Micron stock slipped 1.4% to $977.92 in premarket trading Friday as South Korean rival SK Hynix made its U.S. market debut with its American depositary receipts listing on the Nasdaq.
The dip came just a day after Micron jumped 7.8% to $1,022 on Thursday. The stock has more than tripled in 2026, though it has pulled back from highs above $1,200 hit in late June.
SK Hynix’s arrival on U.S. markets gives investors a new way to access the memory-chip sector. Barron’s noted the ADRs offer a cheaper entry point into the memory boom compared to Micron, which may lead some investors to split exposure between the two.
SK Hynix is also raising $26.5 billion through the listing. That capital could be deployed into manufacturing capacity, raising the competitive stakes for Micron down the line.
Still, analysts aren’t sounding the alarm. BofA Global Research analyst Vivek Arya reiterated a Buy on Micron this week, setting a price target of $1,550.
Arya estimates Big Tech spending on global cloud and AI infrastructure will hit around $1.5 trillion in 2027 — up 40% to 50% from current levels. Memory is expected to account for 35% to 40% of that total.
“We believe the market is underestimating the transition toward longer-duration agreements and more predictable pricing,” Arya wrote. “As memory evolves from a cyclical commodity to a strategic AI enabler, multiples should expand.”
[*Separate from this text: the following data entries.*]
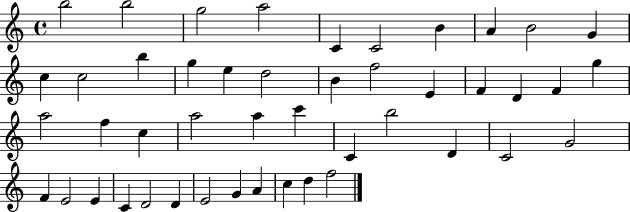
X:1
T:Untitled
M:4/4
L:1/4
K:C
b2 b2 g2 a2 C C2 B A B2 G c c2 b g e d2 B f2 E F D F g a2 f c a2 a c' C b2 D C2 G2 F E2 E C D2 D E2 G A c d f2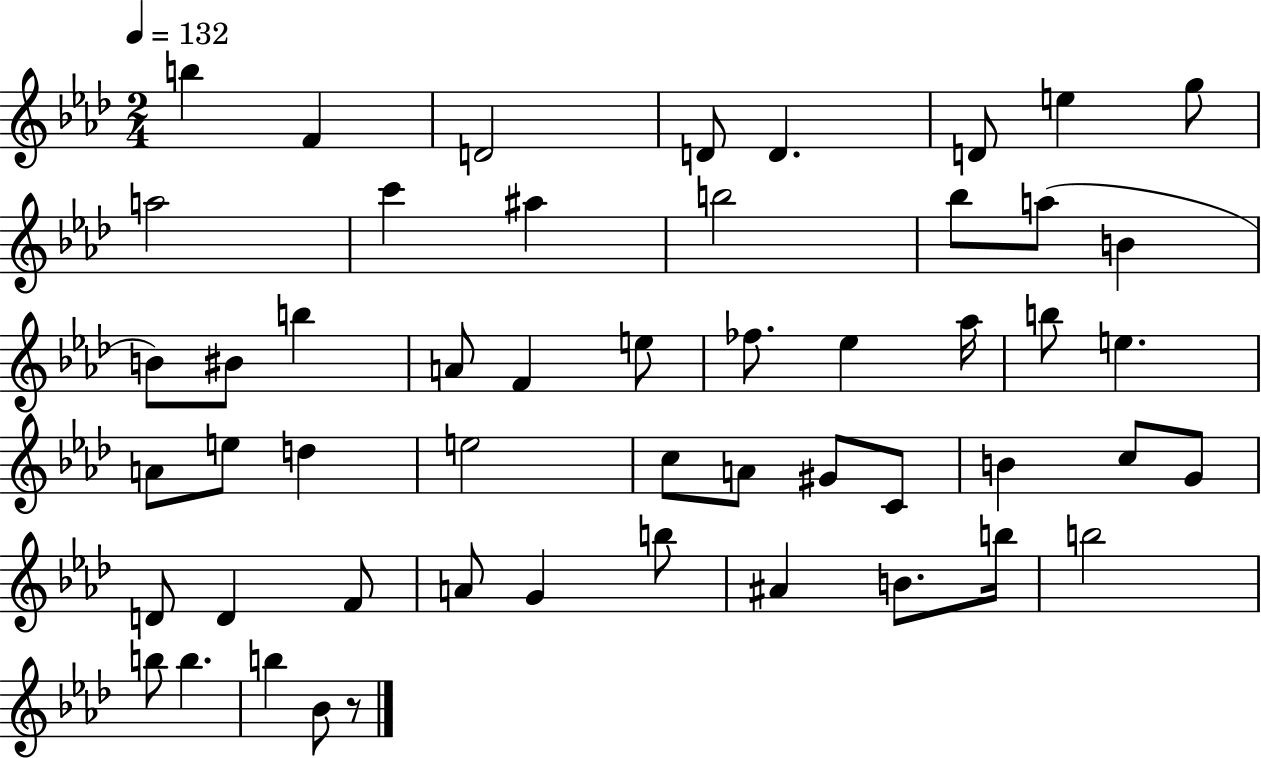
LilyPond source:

{
  \clef treble
  \numericTimeSignature
  \time 2/4
  \key aes \major
  \tempo 4 = 132
  b''4 f'4 | d'2 | d'8 d'4. | d'8 e''4 g''8 | \break a''2 | c'''4 ais''4 | b''2 | bes''8 a''8( b'4 | \break b'8) bis'8 b''4 | a'8 f'4 e''8 | fes''8. ees''4 aes''16 | b''8 e''4. | \break a'8 e''8 d''4 | e''2 | c''8 a'8 gis'8 c'8 | b'4 c''8 g'8 | \break d'8 d'4 f'8 | a'8 g'4 b''8 | ais'4 b'8. b''16 | b''2 | \break b''8 b''4. | b''4 bes'8 r8 | \bar "|."
}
His $1,550 target is built on a sum-of-the-parts model — applying a price-to-book ratio of roughly 3x to Micron’s traditional memory business and a 31x price-to-earnings multiple to its high-bandwidth memory segment, both based on 2028 estimates.
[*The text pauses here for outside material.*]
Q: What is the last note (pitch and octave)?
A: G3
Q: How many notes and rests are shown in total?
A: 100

On Thursday, Micron announced it was expanding its U.S. investment plan to $250 billion through 2035, up from a previous commitment of $200 billion. The company said the increase supports its goal of producing 40% of its DRAM output domestically.
The plan includes a $100 billion project in New York state that was first announced in 2022 and isn’t expected to begin production until 2030.
Micron also said it will invest up to $3 billion to strengthen the U.S. semiconductor supply chain. Part of that includes $500 million in financing support for GlobalWafers to advance a raw silicon wafer facility in Sherman, Texas, backed by a 10-year supply agreement.
Portfolio manager Hendi Susanto of the Gabelli Global Technology Leaders ETF pushed back on concerns about capacity flooding the market.
“The main players — Samsung, SK Hynix, and Micron — have demonstrated discipline on capacity expansion for many years now,” Susanto said. “The current market outlook is still expecting demand higher than supply in 2027.”
Micron stock closed up 4.52% on Thursday before the premarket dip Friday.